Я огляделся. Я понимал, что мы едем в общем вагоне, но даже это обстоятельство не оправдывало такой убогости толпы. Я посмотрел в окно: там лежал снег и стелился дым.
– Куда мы едем? – спросил я молодого человека.
– В Петербург.
– А почему за окном всё время дым?
– Обычное дело, паровозный дым.
– Паровозный дым? Простите, я забыл какой месяц сейчас?
– Февраль.
– А год?
– Да что с вами! Впрочем, одна тысяча восемьсот восьмидесятый.

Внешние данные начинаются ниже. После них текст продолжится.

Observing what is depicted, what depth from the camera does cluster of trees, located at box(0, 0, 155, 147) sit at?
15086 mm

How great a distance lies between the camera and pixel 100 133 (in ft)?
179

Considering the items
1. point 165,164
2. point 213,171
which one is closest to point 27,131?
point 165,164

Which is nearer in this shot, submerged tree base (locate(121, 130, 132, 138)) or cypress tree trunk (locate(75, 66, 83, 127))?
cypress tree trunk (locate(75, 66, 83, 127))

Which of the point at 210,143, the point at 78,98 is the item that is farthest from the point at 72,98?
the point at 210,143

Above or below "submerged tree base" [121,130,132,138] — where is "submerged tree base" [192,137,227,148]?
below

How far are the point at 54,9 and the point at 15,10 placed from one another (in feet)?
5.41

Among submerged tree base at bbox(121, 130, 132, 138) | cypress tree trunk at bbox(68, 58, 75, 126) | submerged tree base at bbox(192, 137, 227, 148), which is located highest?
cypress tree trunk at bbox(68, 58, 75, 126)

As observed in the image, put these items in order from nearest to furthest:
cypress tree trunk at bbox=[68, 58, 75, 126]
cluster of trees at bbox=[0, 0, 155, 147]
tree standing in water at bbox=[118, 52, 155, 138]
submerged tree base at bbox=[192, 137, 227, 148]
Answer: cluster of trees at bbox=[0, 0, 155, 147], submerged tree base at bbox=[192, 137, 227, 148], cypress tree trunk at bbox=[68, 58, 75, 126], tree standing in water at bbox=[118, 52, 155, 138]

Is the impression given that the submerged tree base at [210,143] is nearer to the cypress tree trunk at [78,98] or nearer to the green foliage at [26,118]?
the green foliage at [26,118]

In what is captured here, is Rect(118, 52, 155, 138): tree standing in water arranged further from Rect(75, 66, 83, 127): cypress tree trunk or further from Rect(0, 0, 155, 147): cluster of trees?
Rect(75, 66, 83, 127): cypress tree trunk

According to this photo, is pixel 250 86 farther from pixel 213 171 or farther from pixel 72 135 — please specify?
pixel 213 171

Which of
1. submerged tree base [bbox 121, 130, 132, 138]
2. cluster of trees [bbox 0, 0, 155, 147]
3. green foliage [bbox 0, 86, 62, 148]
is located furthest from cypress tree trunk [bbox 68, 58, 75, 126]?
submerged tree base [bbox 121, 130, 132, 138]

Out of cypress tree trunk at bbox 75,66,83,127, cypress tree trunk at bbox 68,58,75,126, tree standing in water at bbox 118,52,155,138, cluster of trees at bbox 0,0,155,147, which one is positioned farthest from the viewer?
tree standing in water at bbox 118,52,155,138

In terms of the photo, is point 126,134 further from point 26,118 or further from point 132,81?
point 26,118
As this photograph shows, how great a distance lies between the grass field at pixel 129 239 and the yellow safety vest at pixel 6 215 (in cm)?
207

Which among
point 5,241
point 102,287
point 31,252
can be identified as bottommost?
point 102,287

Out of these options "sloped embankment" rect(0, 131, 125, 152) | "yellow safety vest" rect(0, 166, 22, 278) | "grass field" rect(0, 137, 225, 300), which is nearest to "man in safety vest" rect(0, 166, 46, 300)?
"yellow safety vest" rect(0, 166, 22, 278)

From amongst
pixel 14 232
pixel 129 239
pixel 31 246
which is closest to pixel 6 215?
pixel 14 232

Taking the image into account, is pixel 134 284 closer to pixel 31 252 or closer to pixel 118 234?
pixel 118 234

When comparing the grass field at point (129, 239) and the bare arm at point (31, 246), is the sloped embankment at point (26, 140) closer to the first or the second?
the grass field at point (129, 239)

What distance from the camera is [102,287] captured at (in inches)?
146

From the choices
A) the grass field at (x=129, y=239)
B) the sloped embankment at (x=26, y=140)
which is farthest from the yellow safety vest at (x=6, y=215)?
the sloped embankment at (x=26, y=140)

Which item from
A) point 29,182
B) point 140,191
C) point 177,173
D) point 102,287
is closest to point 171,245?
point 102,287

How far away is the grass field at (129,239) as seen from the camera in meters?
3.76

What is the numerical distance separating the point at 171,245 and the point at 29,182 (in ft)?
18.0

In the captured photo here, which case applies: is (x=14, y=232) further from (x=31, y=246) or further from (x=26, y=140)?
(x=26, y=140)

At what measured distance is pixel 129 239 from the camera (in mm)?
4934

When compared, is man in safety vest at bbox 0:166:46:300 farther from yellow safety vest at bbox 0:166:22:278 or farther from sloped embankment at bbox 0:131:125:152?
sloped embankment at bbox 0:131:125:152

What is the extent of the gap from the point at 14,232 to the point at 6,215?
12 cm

– А зачем мы едем в Петербург?
– Да что такое с вами? Впрочем, я еду повидаться с писателем Достоевским. Он обещал мне встречу.
– Я пойду с вами.
Стемнело когда мы пришли
– Вот здесь, на второй этаж, – указал молодой человек. – Только прошу вас, тише. Сейчас поздно, Анна Григорьевна уже спит.
Мы поднялись наверх. Молодой человек тихо постучал. Было слышно, как за дверью нервно ходят. Дверь отворилась. Из полумрака комнаты проступили очертания невысокой фигуры. Это был Достоевский. Он отошёл и глядел на нас снизу и вполоборота, захваченный какой-то давней думой. Я нащупал в кармане фотоаппарат – «мыльницу». Я испугался скоротечности происходящего и, быстро вынув «мыльницу», нажал на спуск. Сработала вспышка. Достоевский закрылся руками, отшатнулся назад и упал. У него начинался припадок. Мы кинулись к нему и приподняли голову. Я спросил:
– Может, позвать Анну Григорьевну?
– Нет. Держите голову, я сейчас.
Изо рта пошла пена. Молодой человек подбежал к столу, взял ложку из стакана с чаем и засунул её в рот Достоевскому, пытаясь достать язык. Припадок был недолгим. Дыхание стало реже, и вскоре Достоевский пришёл в себя. Мы не поднимали его, боясь повторения. И лишь когда он сам попытался приподняться, мы помогли ему сесть.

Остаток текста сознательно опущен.